Ketogene Diäten sind besonders kohlenhydratarm. Der Anteil an Kohlenhydraten liegt meist unter 70 Gramm pro Tag. Gleichzeitig ist der Fettanteil sehr hoch. Dadurch wird durch Stoffwechselprozesse ein Hungerzustand im Körper nachgeahmt. Diese Diät-Form ist als nicht-medizinische Therapieoption für Patienten mit speziellen Enzymmangelkrankheiten und bei Kindern mit Epilepsie, die nicht medikamentös behandelbar ist, bestätigt und etabliert. Die ketogene Diät wird inzwischen auch öfter für Krebspatienten empfohlen. Die kohlenhydratarme Ernährung verringert das Energieangebot für die Krebszellen und der Krebs wird sozusagen „ausgehungert“. Zusätzlich unterstützt sie die Chemo- oder Strahlentherapie und verringert deren Toxizität – so die Theorie. In der Praxis fehlen jedoch aussagekräftige Humanstudien, die diese Aussagen bestätigen.
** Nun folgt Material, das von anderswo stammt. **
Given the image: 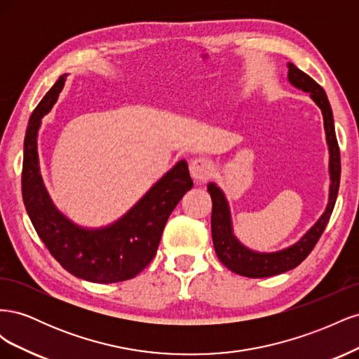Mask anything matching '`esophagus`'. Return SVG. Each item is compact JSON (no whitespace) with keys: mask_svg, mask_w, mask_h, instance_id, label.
Listing matches in <instances>:
<instances>
[{"mask_svg":"<svg viewBox=\"0 0 359 359\" xmlns=\"http://www.w3.org/2000/svg\"><path fill=\"white\" fill-rule=\"evenodd\" d=\"M212 170H214L212 161H210L208 158L198 157V158L191 160V163H190V173L196 181L208 180L212 175Z\"/></svg>","mask_w":359,"mask_h":359,"instance_id":"obj_1","label":"esophagus"}]
</instances>
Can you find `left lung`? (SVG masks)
Instances as JSON below:
<instances>
[{"label": "left lung", "instance_id": "1", "mask_svg": "<svg viewBox=\"0 0 359 359\" xmlns=\"http://www.w3.org/2000/svg\"><path fill=\"white\" fill-rule=\"evenodd\" d=\"M289 72L287 78L290 83L297 88L310 94L323 115V126L325 133H327V142L330 147V173H331V187H330V202L323 215L319 222L314 224L311 229L304 235L301 240L286 250H281L277 253H256L252 250L245 248L240 241L236 240L232 233L231 226V214L229 206L224 199V194L215 184H208V191L212 199V214H211V232H212V243L217 257L220 262L229 268L233 273L250 277V278H264L273 277L281 273H286L289 269L298 266L304 259H306L314 245L318 244L319 238L322 236L325 227H327L330 217L332 214L337 193L340 187V148L337 142L335 128H334V118L331 104L328 102L327 93L323 91L322 86L311 79L307 73L299 70L295 64H287Z\"/></svg>", "mask_w": 359, "mask_h": 359}]
</instances>
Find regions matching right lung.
Returning a JSON list of instances; mask_svg holds the SVG:
<instances>
[{
	"label": "right lung",
	"mask_w": 359,
	"mask_h": 359,
	"mask_svg": "<svg viewBox=\"0 0 359 359\" xmlns=\"http://www.w3.org/2000/svg\"><path fill=\"white\" fill-rule=\"evenodd\" d=\"M64 82L66 74L60 76L43 97L27 127L22 165L25 208L43 244L70 274L93 283L130 280L154 259L170 212L193 187L187 161H178L116 223L95 231L73 224L50 203L37 157V132L41 118L57 102Z\"/></svg>",
	"instance_id": "right-lung-1"
}]
</instances>
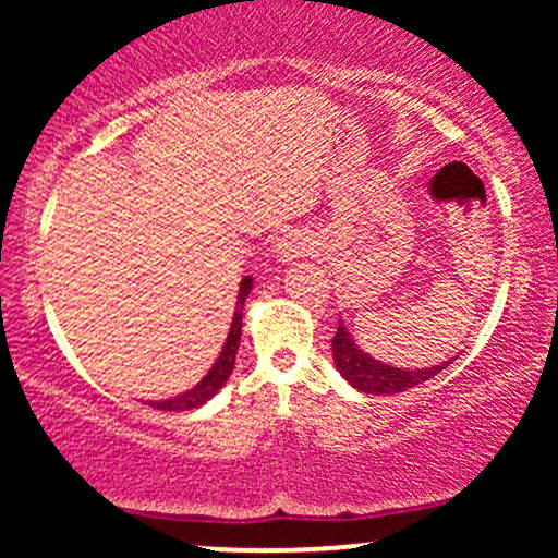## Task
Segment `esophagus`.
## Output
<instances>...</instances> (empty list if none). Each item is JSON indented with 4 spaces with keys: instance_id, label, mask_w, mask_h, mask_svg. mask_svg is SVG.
I'll list each match as a JSON object with an SVG mask.
<instances>
[{
    "instance_id": "obj_1",
    "label": "esophagus",
    "mask_w": 558,
    "mask_h": 558,
    "mask_svg": "<svg viewBox=\"0 0 558 558\" xmlns=\"http://www.w3.org/2000/svg\"><path fill=\"white\" fill-rule=\"evenodd\" d=\"M312 239L301 230H286L278 241H275V254H278L280 262H293L299 257H306L312 252Z\"/></svg>"
}]
</instances>
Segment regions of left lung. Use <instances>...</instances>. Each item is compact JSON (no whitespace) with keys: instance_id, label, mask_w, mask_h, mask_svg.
<instances>
[{"instance_id":"obj_1","label":"left lung","mask_w":558,"mask_h":558,"mask_svg":"<svg viewBox=\"0 0 558 558\" xmlns=\"http://www.w3.org/2000/svg\"><path fill=\"white\" fill-rule=\"evenodd\" d=\"M332 360H336L338 373H341L345 380L351 383L354 388H360L362 393H373V396H393L401 393V390L417 388L425 380H430L446 369V364H435V367H425V369H401V367H390V364H383L373 360L369 354L351 341L349 330L338 323L336 336H332Z\"/></svg>"}]
</instances>
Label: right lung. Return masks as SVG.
I'll use <instances>...</instances> for the list:
<instances>
[{"label": "right lung", "instance_id": "obj_1", "mask_svg": "<svg viewBox=\"0 0 558 558\" xmlns=\"http://www.w3.org/2000/svg\"><path fill=\"white\" fill-rule=\"evenodd\" d=\"M248 291H252V278H243L241 288H239V301H235V315L233 323H230V332L226 338V345H222L220 356L213 364L207 375L202 377V383H196L194 388L185 390V393L175 396V399H165V401H155L151 407L162 409V412H189V409L202 407L207 403L213 396L226 386V380L233 373V364H235V351H239V341H241V312H243V301H246Z\"/></svg>", "mask_w": 558, "mask_h": 558}]
</instances>
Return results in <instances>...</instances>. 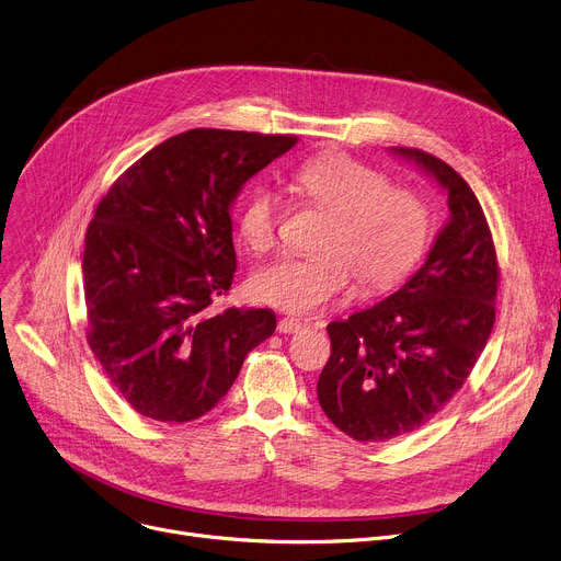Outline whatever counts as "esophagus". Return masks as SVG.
<instances>
[{"label": "esophagus", "mask_w": 561, "mask_h": 561, "mask_svg": "<svg viewBox=\"0 0 561 561\" xmlns=\"http://www.w3.org/2000/svg\"><path fill=\"white\" fill-rule=\"evenodd\" d=\"M304 325H306V323H304L301 319H294V317H283V319L278 321V333H283V335L299 333Z\"/></svg>", "instance_id": "esophagus-1"}]
</instances>
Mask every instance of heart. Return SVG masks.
I'll return each mask as SVG.
<instances>
[{"mask_svg":"<svg viewBox=\"0 0 561 561\" xmlns=\"http://www.w3.org/2000/svg\"><path fill=\"white\" fill-rule=\"evenodd\" d=\"M294 185L331 215L314 257H280L260 267L251 291L260 304L310 314L344 296L353 276L362 291H380L399 283L419 262L431 213L421 196L405 187H391L387 179L346 153H321L294 172ZM280 221L278 194L255 185L240 210L244 244L265 253L276 242Z\"/></svg>","mask_w":561,"mask_h":561,"instance_id":"1","label":"heart"}]
</instances>
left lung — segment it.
Masks as SVG:
<instances>
[{
	"label": "left lung",
	"mask_w": 561,
	"mask_h": 561,
	"mask_svg": "<svg viewBox=\"0 0 561 561\" xmlns=\"http://www.w3.org/2000/svg\"><path fill=\"white\" fill-rule=\"evenodd\" d=\"M391 153L446 192L450 215L405 285L328 323L331 357L317 397L325 416L357 442L397 439L431 421L469 378L496 321L499 262L478 196L431 153Z\"/></svg>",
	"instance_id": "obj_1"
}]
</instances>
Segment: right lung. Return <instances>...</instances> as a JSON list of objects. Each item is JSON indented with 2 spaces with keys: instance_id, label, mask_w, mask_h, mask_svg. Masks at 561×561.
Masks as SVG:
<instances>
[{
  "instance_id": "obj_1",
  "label": "right lung",
  "mask_w": 561,
  "mask_h": 561,
  "mask_svg": "<svg viewBox=\"0 0 561 561\" xmlns=\"http://www.w3.org/2000/svg\"><path fill=\"white\" fill-rule=\"evenodd\" d=\"M294 142L192 128L147 151L99 202L83 251L88 344L138 414L204 416L276 331L267 308H208L238 267L230 206Z\"/></svg>"
}]
</instances>
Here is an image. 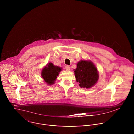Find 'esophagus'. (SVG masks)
Returning <instances> with one entry per match:
<instances>
[{
    "mask_svg": "<svg viewBox=\"0 0 134 134\" xmlns=\"http://www.w3.org/2000/svg\"><path fill=\"white\" fill-rule=\"evenodd\" d=\"M65 69H66L67 71H70V66H69V65H66V66L65 67Z\"/></svg>",
    "mask_w": 134,
    "mask_h": 134,
    "instance_id": "obj_1",
    "label": "esophagus"
}]
</instances>
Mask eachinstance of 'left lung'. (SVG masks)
<instances>
[{
  "label": "left lung",
  "instance_id": "8db88e82",
  "mask_svg": "<svg viewBox=\"0 0 134 134\" xmlns=\"http://www.w3.org/2000/svg\"><path fill=\"white\" fill-rule=\"evenodd\" d=\"M76 80L79 86L85 89H89L97 83L99 74L95 64L91 60H81L77 63L74 70Z\"/></svg>",
  "mask_w": 134,
  "mask_h": 134
}]
</instances>
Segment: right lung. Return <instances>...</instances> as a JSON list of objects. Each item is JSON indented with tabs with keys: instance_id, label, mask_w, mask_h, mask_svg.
<instances>
[{
	"instance_id": "add662e5",
	"label": "right lung",
	"mask_w": 134,
	"mask_h": 134,
	"mask_svg": "<svg viewBox=\"0 0 134 134\" xmlns=\"http://www.w3.org/2000/svg\"><path fill=\"white\" fill-rule=\"evenodd\" d=\"M62 70V68L54 65V64L50 62L42 69L41 76L48 85L51 86L55 83L57 76Z\"/></svg>"
}]
</instances>
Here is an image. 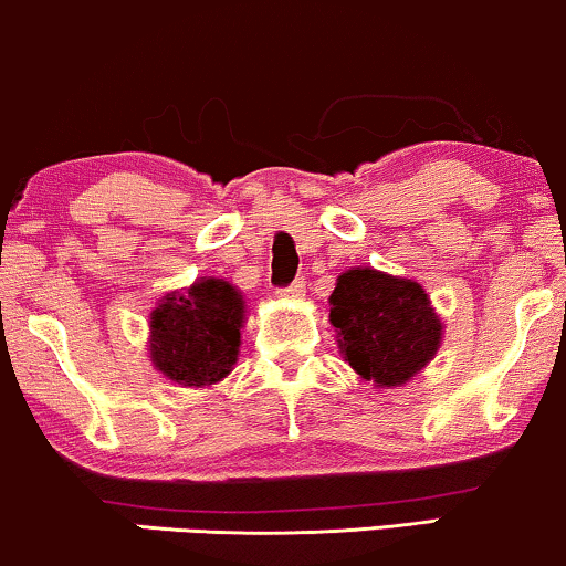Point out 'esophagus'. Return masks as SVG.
<instances>
[{
    "label": "esophagus",
    "instance_id": "1",
    "mask_svg": "<svg viewBox=\"0 0 566 566\" xmlns=\"http://www.w3.org/2000/svg\"><path fill=\"white\" fill-rule=\"evenodd\" d=\"M304 291H306V281H304V277H298V281L291 283L289 289H281L277 294L285 296V298H302Z\"/></svg>",
    "mask_w": 566,
    "mask_h": 566
}]
</instances>
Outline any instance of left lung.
Returning <instances> with one entry per match:
<instances>
[{"instance_id": "1", "label": "left lung", "mask_w": 566, "mask_h": 566, "mask_svg": "<svg viewBox=\"0 0 566 566\" xmlns=\"http://www.w3.org/2000/svg\"><path fill=\"white\" fill-rule=\"evenodd\" d=\"M331 325L354 373L378 388L409 382L436 357L443 336L441 317L420 283L373 268L338 275Z\"/></svg>"}]
</instances>
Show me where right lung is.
<instances>
[{"instance_id": "1", "label": "right lung", "mask_w": 566, "mask_h": 566, "mask_svg": "<svg viewBox=\"0 0 566 566\" xmlns=\"http://www.w3.org/2000/svg\"><path fill=\"white\" fill-rule=\"evenodd\" d=\"M243 312L241 291L222 277L163 296L149 317L151 365L178 386H214L239 359Z\"/></svg>"}]
</instances>
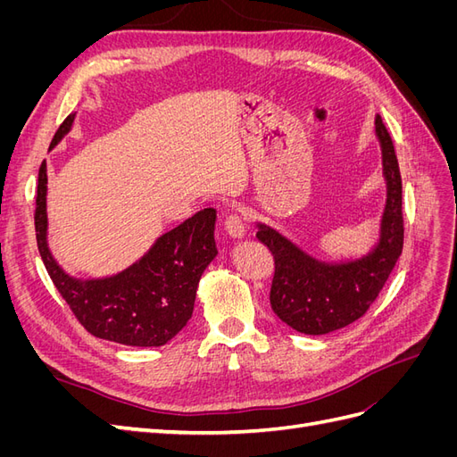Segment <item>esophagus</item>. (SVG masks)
<instances>
[{
    "label": "esophagus",
    "mask_w": 457,
    "mask_h": 457,
    "mask_svg": "<svg viewBox=\"0 0 457 457\" xmlns=\"http://www.w3.org/2000/svg\"><path fill=\"white\" fill-rule=\"evenodd\" d=\"M225 228L230 234L232 238H242L245 234V223H244V217L238 212H230L225 217Z\"/></svg>",
    "instance_id": "esophagus-1"
}]
</instances>
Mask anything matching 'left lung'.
I'll return each instance as SVG.
<instances>
[{"label": "left lung", "mask_w": 457, "mask_h": 457, "mask_svg": "<svg viewBox=\"0 0 457 457\" xmlns=\"http://www.w3.org/2000/svg\"><path fill=\"white\" fill-rule=\"evenodd\" d=\"M386 177V207L381 240L368 257L347 265H322L278 232L259 225L257 240L269 247L274 259L270 305L282 322L301 334L322 336L353 324L378 299L404 247L403 177L395 145L383 120L376 118Z\"/></svg>", "instance_id": "left-lung-1"}]
</instances>
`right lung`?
Listing matches in <instances>:
<instances>
[{
	"instance_id": "right-lung-1",
	"label": "right lung",
	"mask_w": 457,
	"mask_h": 457,
	"mask_svg": "<svg viewBox=\"0 0 457 457\" xmlns=\"http://www.w3.org/2000/svg\"><path fill=\"white\" fill-rule=\"evenodd\" d=\"M72 121L74 114L61 123L49 148ZM46 185V163H41L34 212L37 250L76 320L95 337L131 347H160L171 341L190 320L200 276L217 255L215 210L207 207L165 232L139 262L118 276L81 282L64 274L47 250Z\"/></svg>"
}]
</instances>
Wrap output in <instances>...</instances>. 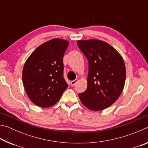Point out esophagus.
Returning a JSON list of instances; mask_svg holds the SVG:
<instances>
[{"mask_svg": "<svg viewBox=\"0 0 148 148\" xmlns=\"http://www.w3.org/2000/svg\"><path fill=\"white\" fill-rule=\"evenodd\" d=\"M77 81H78V80H77V79L73 80V81H71V84L72 85V86H75V85H76V84L77 83Z\"/></svg>", "mask_w": 148, "mask_h": 148, "instance_id": "1", "label": "esophagus"}]
</instances>
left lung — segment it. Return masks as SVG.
Masks as SVG:
<instances>
[{
    "label": "left lung",
    "mask_w": 148,
    "mask_h": 148,
    "mask_svg": "<svg viewBox=\"0 0 148 148\" xmlns=\"http://www.w3.org/2000/svg\"><path fill=\"white\" fill-rule=\"evenodd\" d=\"M89 61L87 87L78 96L92 111L106 109L116 102L123 90L126 69L118 51L107 42L97 39L77 41Z\"/></svg>",
    "instance_id": "1"
}]
</instances>
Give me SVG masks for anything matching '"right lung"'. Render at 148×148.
Instances as JSON below:
<instances>
[{"label":"right lung","mask_w":148,"mask_h":148,"mask_svg":"<svg viewBox=\"0 0 148 148\" xmlns=\"http://www.w3.org/2000/svg\"><path fill=\"white\" fill-rule=\"evenodd\" d=\"M66 40L53 38L39 46L25 62L22 79L27 96L35 105L49 108L59 101L68 84L63 77Z\"/></svg>","instance_id":"add662e5"}]
</instances>
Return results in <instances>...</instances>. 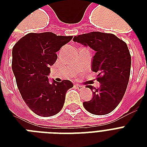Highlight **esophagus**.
Here are the masks:
<instances>
[{
  "label": "esophagus",
  "mask_w": 147,
  "mask_h": 147,
  "mask_svg": "<svg viewBox=\"0 0 147 147\" xmlns=\"http://www.w3.org/2000/svg\"><path fill=\"white\" fill-rule=\"evenodd\" d=\"M75 86H76V88H78V90H82V88H84V86H83V85H78V84H76V85H75Z\"/></svg>",
  "instance_id": "obj_1"
}]
</instances>
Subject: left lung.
Here are the masks:
<instances>
[{
  "instance_id": "obj_1",
  "label": "left lung",
  "mask_w": 147,
  "mask_h": 147,
  "mask_svg": "<svg viewBox=\"0 0 147 147\" xmlns=\"http://www.w3.org/2000/svg\"><path fill=\"white\" fill-rule=\"evenodd\" d=\"M74 42L95 51L92 71L98 72V88L88 85L93 98L83 105L95 115H105L114 111L122 100L127 87L131 56L127 43L112 33L91 32L74 36Z\"/></svg>"
}]
</instances>
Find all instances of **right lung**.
Wrapping results in <instances>:
<instances>
[{
	"label": "right lung",
	"instance_id": "add662e5",
	"mask_svg": "<svg viewBox=\"0 0 147 147\" xmlns=\"http://www.w3.org/2000/svg\"><path fill=\"white\" fill-rule=\"evenodd\" d=\"M72 39L51 32L30 33L22 37L12 50V69L17 87L29 108L42 117L62 110L65 94L73 84L69 80L49 82V66L57 59L58 51Z\"/></svg>",
	"mask_w": 147,
	"mask_h": 147
}]
</instances>
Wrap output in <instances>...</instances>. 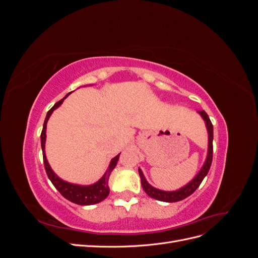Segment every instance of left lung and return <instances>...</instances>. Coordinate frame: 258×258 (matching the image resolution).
Masks as SVG:
<instances>
[{"label": "left lung", "instance_id": "8db88e82", "mask_svg": "<svg viewBox=\"0 0 258 258\" xmlns=\"http://www.w3.org/2000/svg\"><path fill=\"white\" fill-rule=\"evenodd\" d=\"M200 114V116L202 117V119L205 120L206 122V127L208 130V154H207V158L206 161L204 163V166L200 169L199 172L197 173V175L195 176L189 183H187L185 186L181 187L179 189L176 190H172V191H166V190H161L156 188V187L152 186L150 183L146 181V178L142 172L141 169H139V174L140 177H141V183H142V187L144 191L148 195V196L159 200V201H163V202H176V201H181L185 198H187L188 196L196 190L199 185L201 184V182L204 181V178L206 177V175L208 174L211 163H212V155H213V124L211 122L208 114L205 111L198 112Z\"/></svg>", "mask_w": 258, "mask_h": 258}]
</instances>
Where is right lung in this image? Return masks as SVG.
Listing matches in <instances>:
<instances>
[{
	"instance_id": "obj_1",
	"label": "right lung",
	"mask_w": 258,
	"mask_h": 258,
	"mask_svg": "<svg viewBox=\"0 0 258 258\" xmlns=\"http://www.w3.org/2000/svg\"><path fill=\"white\" fill-rule=\"evenodd\" d=\"M70 93H68V95L63 99L58 101V102L47 112V115H46V118H45V121L43 124V130L41 134V145H42V151H43L44 166H45L46 173H47V175H48V178L50 179L53 186L56 187V189L66 199L73 202V204L80 205V206H91V205H96V204H99V202H101V201H103L108 196V194H110L108 178H110L111 172L117 165V161H118V159H119L120 154L115 156V157L111 160L110 165H108V168L105 171L103 176L101 177L98 182L93 183L91 185H79V184L69 183L67 181H63V179L60 178L56 173L53 172L52 169L49 166L47 158H46V154H45L46 128H47V121L49 119L50 115L52 114V112L62 104V102H63L64 99L70 95Z\"/></svg>"
}]
</instances>
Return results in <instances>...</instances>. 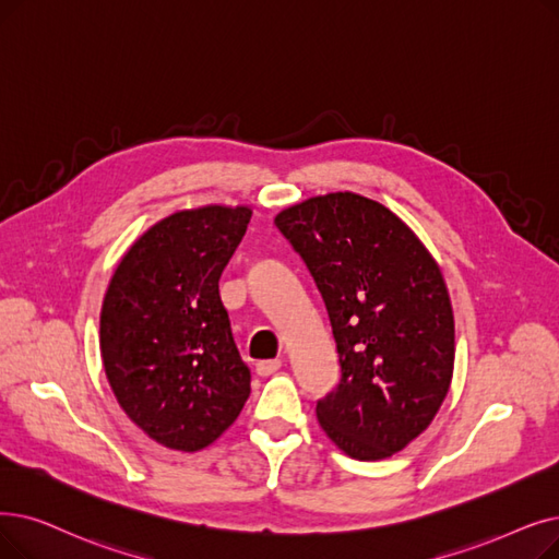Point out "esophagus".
I'll return each mask as SVG.
<instances>
[{
    "mask_svg": "<svg viewBox=\"0 0 559 559\" xmlns=\"http://www.w3.org/2000/svg\"><path fill=\"white\" fill-rule=\"evenodd\" d=\"M278 368H281V360H278V358H274V360H258V362H255V372H258L260 377H270V374H274Z\"/></svg>",
    "mask_w": 559,
    "mask_h": 559,
    "instance_id": "34e87169",
    "label": "esophagus"
}]
</instances>
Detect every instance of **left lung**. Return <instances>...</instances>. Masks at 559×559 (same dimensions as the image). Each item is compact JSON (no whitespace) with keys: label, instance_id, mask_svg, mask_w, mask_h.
<instances>
[{"label":"left lung","instance_id":"1","mask_svg":"<svg viewBox=\"0 0 559 559\" xmlns=\"http://www.w3.org/2000/svg\"><path fill=\"white\" fill-rule=\"evenodd\" d=\"M274 224L324 299L340 383L318 402L329 439L360 461L393 456L429 427L454 370V314L431 253L395 212L352 191Z\"/></svg>","mask_w":559,"mask_h":559}]
</instances>
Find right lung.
Wrapping results in <instances>:
<instances>
[{
	"mask_svg": "<svg viewBox=\"0 0 559 559\" xmlns=\"http://www.w3.org/2000/svg\"><path fill=\"white\" fill-rule=\"evenodd\" d=\"M249 222L247 205L176 212L134 241L109 281L105 372L128 418L164 448H207L249 400L251 372L219 297Z\"/></svg>",
	"mask_w": 559,
	"mask_h": 559,
	"instance_id": "add662e5",
	"label": "right lung"
}]
</instances>
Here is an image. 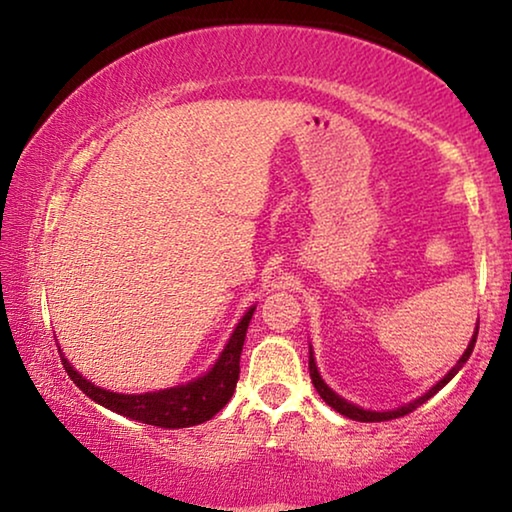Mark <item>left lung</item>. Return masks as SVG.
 Returning a JSON list of instances; mask_svg holds the SVG:
<instances>
[{
    "instance_id": "1",
    "label": "left lung",
    "mask_w": 512,
    "mask_h": 512,
    "mask_svg": "<svg viewBox=\"0 0 512 512\" xmlns=\"http://www.w3.org/2000/svg\"><path fill=\"white\" fill-rule=\"evenodd\" d=\"M478 328H480V324L475 326V333H473V338H471V342H468V347H466V352L461 354V359L457 361V366H454L450 373H447L443 380H440L436 387H431L429 391H426L424 396H419L417 401H412V403H408V405H403V408H396V410H387V412H375V410H363V408H359V405H354V403H347L345 398H340L338 394H335V391L328 387V384L321 380V375H319V370H317V363H314V356H312V352H310V377H312V384H314V389L319 391V396L324 398V401L331 405L333 410H338L340 415H345V417H349V419H356V422H389V419H396V417H403V415H408V412H412V410H417L419 405L422 403H426L429 401V398L433 396V394H438L440 389L445 387L447 382L452 380L454 375L459 373L461 370V366H464V363L468 361V356H471V352H473V347H475V340H478Z\"/></svg>"
}]
</instances>
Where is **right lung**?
I'll return each mask as SVG.
<instances>
[{
	"instance_id": "right-lung-1",
	"label": "right lung",
	"mask_w": 512,
	"mask_h": 512,
	"mask_svg": "<svg viewBox=\"0 0 512 512\" xmlns=\"http://www.w3.org/2000/svg\"><path fill=\"white\" fill-rule=\"evenodd\" d=\"M254 310L256 307H249V312L240 319V324L235 326L233 335H230L226 349H223L214 368L207 375L188 384H179V387L153 391V394H114V391L100 389L76 373L69 366L65 354H60V359L67 375L72 377V382L83 394L93 398L95 403L123 417L137 419L142 424L158 426V429H186V426H195L212 419L233 396L235 384L240 380L242 345L244 338H247V328Z\"/></svg>"
}]
</instances>
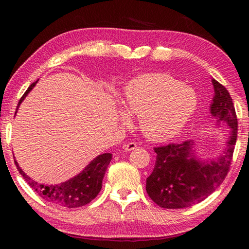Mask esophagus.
Masks as SVG:
<instances>
[{"label": "esophagus", "mask_w": 249, "mask_h": 249, "mask_svg": "<svg viewBox=\"0 0 249 249\" xmlns=\"http://www.w3.org/2000/svg\"><path fill=\"white\" fill-rule=\"evenodd\" d=\"M136 148H137V145L135 144V142H127V144L124 146L125 151H132Z\"/></svg>", "instance_id": "esophagus-1"}]
</instances>
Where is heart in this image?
I'll use <instances>...</instances> for the list:
<instances>
[{
    "mask_svg": "<svg viewBox=\"0 0 249 249\" xmlns=\"http://www.w3.org/2000/svg\"><path fill=\"white\" fill-rule=\"evenodd\" d=\"M197 104L196 90L171 74L145 73L125 86L122 105L128 114L122 113L121 121L128 125V115L138 117L140 129L148 140L166 142L181 133L195 114Z\"/></svg>",
    "mask_w": 249,
    "mask_h": 249,
    "instance_id": "heart-1",
    "label": "heart"
}]
</instances>
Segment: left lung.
<instances>
[{"label": "left lung", "instance_id": "left-lung-1", "mask_svg": "<svg viewBox=\"0 0 249 249\" xmlns=\"http://www.w3.org/2000/svg\"><path fill=\"white\" fill-rule=\"evenodd\" d=\"M214 95L210 114L216 127L230 128L225 148L213 158H200L193 141L155 148L154 170L146 179V191L163 209L190 208L220 187L229 172L237 138V117L231 95L212 79Z\"/></svg>", "mask_w": 249, "mask_h": 249}]
</instances>
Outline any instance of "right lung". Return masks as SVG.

Gestörte Schilddrüsenfunktion

In einer Studie aus 2017 stellten Wissenschaftler stattdessen negative Effekte auf die Schilddrüsenfunktion fest. Untersucht haben sie die Auswirkungen einer einjährigen ketogenen Diät bei Kindern mit Epilepsie, die nicht durch Medikamente behandelbar war. Im Verlauf der Studie entstand bei 16,7 Prozent der Kinder eine Schilddrüsenunterfunktion. Der bei der Diät simulierte Hungerzustand führt demnach zu einer verringerten Bildung des Schilddrüsenhormons Triiodthyronin (T3) aus Thyroxin (T4). So kann im Verlauf der Diät eine Schilddrüsenunterfunktion entstehen. In diesem Fall ist eine Medikation mit L-Thyroxin notwendig. Bei einer dauerhaften ketogenen Ernährung ist es daher wichtig, die Schilddrüsenfunktion regelmäßig zu überprüfen.